É interessante destacar a condição de “ancestral hebreu” atribuída a
Charles Chaplin. Em meio às representações do comunismo como fenômeno
ligado à ação de estrangeiros, era muito comum o argumento de que os judeus
atraíram contra si a principal carga dos ataques anticomunistas. Nenhum outro
grupo de imigrantes recebeu tantas acusações de envolvimento com as
doutrinas revolucionárias quanto os judeus, especialmente nos momentos em
que ações contrárias aos estrangeiros eram práticas comuns. Nos momentos
em que o discurso anticomunista abandonava suas referências genéricas aos
perigos provenientes do estrangeiro, as desconfianças eram freqüentemente
associadas aos judeus. Como demonstramos, durante a Guerra Fria, a ameaça
estrangeira continuava presente no imaginário anticomunista.

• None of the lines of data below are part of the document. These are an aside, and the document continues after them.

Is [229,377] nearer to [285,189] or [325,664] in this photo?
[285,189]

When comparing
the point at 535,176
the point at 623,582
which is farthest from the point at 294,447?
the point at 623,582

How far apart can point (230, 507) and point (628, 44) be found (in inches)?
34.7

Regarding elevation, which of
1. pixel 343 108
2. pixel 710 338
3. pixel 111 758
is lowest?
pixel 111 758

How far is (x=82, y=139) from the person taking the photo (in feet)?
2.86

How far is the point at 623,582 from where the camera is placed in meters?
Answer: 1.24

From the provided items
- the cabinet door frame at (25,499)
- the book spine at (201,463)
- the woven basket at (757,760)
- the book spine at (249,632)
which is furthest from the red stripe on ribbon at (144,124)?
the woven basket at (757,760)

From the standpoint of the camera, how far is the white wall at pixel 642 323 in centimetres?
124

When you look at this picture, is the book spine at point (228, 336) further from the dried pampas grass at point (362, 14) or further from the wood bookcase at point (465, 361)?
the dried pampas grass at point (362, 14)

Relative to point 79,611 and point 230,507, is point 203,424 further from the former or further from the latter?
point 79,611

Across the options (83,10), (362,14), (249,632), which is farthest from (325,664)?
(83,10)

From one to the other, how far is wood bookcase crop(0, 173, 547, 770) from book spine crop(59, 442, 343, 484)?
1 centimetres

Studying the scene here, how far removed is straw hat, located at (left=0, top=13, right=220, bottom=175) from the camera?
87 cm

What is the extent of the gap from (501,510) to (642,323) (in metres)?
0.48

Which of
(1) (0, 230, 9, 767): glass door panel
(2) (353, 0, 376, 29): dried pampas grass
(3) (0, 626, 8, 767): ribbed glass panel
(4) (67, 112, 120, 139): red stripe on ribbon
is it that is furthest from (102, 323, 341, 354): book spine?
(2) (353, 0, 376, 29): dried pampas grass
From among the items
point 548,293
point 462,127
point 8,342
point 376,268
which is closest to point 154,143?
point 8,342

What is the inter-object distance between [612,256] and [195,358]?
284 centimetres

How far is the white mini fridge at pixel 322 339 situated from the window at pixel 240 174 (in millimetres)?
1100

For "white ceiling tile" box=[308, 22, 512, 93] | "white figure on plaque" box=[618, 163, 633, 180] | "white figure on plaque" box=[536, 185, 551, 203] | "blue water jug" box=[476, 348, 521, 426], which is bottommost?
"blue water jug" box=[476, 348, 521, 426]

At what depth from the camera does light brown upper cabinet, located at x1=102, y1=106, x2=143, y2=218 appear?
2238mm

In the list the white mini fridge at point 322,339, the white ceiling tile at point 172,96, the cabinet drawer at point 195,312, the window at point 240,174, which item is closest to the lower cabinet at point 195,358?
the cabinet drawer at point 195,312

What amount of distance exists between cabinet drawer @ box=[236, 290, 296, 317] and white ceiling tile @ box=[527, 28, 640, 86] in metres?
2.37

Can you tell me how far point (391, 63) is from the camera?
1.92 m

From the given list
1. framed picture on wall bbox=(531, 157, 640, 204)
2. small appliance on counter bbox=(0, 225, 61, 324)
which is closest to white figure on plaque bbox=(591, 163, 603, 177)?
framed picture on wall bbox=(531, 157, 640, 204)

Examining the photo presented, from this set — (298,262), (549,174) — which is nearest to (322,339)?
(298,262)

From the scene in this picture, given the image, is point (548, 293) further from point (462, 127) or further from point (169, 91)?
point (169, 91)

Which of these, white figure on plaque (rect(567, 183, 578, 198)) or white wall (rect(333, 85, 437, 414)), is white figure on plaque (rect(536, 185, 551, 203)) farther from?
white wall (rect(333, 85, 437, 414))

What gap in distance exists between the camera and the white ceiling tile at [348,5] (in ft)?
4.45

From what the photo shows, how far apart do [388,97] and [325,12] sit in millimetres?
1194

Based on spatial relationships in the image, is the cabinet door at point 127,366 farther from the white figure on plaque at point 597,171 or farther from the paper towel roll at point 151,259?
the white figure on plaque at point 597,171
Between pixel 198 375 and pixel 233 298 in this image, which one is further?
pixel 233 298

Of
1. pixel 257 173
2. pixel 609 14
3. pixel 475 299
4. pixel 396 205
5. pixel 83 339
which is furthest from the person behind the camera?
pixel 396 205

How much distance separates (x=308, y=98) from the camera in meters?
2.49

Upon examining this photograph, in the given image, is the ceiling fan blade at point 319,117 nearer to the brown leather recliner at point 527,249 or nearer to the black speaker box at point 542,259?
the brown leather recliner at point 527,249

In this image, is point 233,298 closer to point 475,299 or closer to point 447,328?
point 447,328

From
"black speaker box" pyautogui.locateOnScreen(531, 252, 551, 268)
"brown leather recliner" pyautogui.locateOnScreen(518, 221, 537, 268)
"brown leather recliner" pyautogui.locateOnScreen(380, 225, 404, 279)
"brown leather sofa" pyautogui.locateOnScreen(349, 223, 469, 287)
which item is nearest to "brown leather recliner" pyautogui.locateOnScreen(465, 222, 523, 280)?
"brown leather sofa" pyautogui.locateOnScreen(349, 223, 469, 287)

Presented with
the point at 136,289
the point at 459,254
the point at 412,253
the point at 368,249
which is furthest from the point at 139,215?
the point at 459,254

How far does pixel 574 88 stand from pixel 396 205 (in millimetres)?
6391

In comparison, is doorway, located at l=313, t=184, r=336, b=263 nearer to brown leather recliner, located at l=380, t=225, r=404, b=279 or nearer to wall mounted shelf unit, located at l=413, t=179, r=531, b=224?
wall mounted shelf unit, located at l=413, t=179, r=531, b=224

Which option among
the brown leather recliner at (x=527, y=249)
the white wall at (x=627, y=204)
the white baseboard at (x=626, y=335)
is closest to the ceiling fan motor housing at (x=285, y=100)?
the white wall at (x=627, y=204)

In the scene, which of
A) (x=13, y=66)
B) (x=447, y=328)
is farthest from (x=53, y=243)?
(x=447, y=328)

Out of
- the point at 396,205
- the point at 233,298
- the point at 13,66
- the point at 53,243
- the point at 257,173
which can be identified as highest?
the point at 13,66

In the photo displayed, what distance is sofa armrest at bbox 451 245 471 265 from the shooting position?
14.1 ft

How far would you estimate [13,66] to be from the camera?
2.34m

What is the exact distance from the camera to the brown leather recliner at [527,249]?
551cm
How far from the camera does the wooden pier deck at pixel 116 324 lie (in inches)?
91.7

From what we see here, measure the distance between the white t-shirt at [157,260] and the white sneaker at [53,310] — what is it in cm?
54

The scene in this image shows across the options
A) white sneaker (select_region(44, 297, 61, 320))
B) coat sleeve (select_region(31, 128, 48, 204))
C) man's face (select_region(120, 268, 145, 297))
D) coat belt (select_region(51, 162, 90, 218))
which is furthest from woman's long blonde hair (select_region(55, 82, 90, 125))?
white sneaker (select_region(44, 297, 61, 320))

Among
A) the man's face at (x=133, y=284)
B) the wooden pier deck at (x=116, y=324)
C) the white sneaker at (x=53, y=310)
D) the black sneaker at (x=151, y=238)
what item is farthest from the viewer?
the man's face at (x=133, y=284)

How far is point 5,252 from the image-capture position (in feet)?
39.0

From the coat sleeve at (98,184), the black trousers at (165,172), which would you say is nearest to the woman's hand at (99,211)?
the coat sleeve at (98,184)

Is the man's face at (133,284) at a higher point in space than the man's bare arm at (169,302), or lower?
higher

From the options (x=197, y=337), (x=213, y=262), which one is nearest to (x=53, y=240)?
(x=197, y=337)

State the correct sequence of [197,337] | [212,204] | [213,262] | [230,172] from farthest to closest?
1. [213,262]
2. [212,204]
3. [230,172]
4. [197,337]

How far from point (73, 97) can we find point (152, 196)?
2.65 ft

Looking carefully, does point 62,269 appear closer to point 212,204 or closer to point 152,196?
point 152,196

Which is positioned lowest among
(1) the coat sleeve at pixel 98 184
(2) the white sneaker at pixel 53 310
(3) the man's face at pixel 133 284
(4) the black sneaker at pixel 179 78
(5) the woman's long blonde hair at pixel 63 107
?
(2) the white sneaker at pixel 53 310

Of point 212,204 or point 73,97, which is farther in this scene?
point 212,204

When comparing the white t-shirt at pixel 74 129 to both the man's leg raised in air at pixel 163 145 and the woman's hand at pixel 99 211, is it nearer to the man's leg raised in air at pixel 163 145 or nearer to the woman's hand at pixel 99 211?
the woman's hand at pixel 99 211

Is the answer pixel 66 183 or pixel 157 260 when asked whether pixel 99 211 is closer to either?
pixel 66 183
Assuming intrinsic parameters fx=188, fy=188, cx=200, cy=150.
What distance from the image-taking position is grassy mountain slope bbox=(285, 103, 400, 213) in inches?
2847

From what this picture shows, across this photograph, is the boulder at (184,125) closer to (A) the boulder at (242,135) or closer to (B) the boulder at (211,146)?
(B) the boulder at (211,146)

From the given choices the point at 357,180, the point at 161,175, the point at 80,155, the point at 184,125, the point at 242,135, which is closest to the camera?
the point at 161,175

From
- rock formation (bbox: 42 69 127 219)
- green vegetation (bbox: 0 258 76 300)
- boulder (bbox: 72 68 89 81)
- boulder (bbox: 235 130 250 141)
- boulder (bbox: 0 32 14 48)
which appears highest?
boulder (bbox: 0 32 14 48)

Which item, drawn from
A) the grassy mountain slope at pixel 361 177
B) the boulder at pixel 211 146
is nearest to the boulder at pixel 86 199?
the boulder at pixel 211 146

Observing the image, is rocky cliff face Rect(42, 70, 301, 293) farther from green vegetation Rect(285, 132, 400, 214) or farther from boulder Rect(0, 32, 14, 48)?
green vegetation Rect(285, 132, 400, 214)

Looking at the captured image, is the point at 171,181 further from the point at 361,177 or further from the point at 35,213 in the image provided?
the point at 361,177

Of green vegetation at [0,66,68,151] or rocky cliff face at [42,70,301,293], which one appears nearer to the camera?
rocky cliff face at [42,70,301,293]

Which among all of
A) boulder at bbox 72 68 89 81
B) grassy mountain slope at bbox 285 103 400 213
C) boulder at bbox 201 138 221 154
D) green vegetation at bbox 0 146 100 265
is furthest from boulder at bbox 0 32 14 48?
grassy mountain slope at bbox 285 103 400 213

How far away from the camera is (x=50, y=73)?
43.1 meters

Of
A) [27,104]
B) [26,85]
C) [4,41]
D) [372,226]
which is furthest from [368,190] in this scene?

Aproveitando o argumento anteriormente exposto, quando discutíamos a
divulgação da tira chapliniana ao nazismo nas ginas da Revista do Globo,
o tradicional jornal Correio do Povo apelou para o anticomunismo religioso ao
repercutir Monsieur Verdoux, argumentando que o fortalecimento de ícones
sobrenaturais como o demônio, comparado às personalidades de Stálin e
Chaplin no artigo que originou esta dissertação, poderia subverter a sociedade
frente ideário soviético, lógica que saia fortalecida após a consolidação do
conflito bipolar. Enfim, com este trabalho procurávamos demonstrar o alcance
dos argumentos anticomunistas conforme a repercussão da filmografia política
de Carlitos em Porto Alegre, contribuindo de forma efetiva ao resgatar aspectos
pouco conhecidos das trajetórias de Jacob Koutzii e Paulo Fontoura Gastal.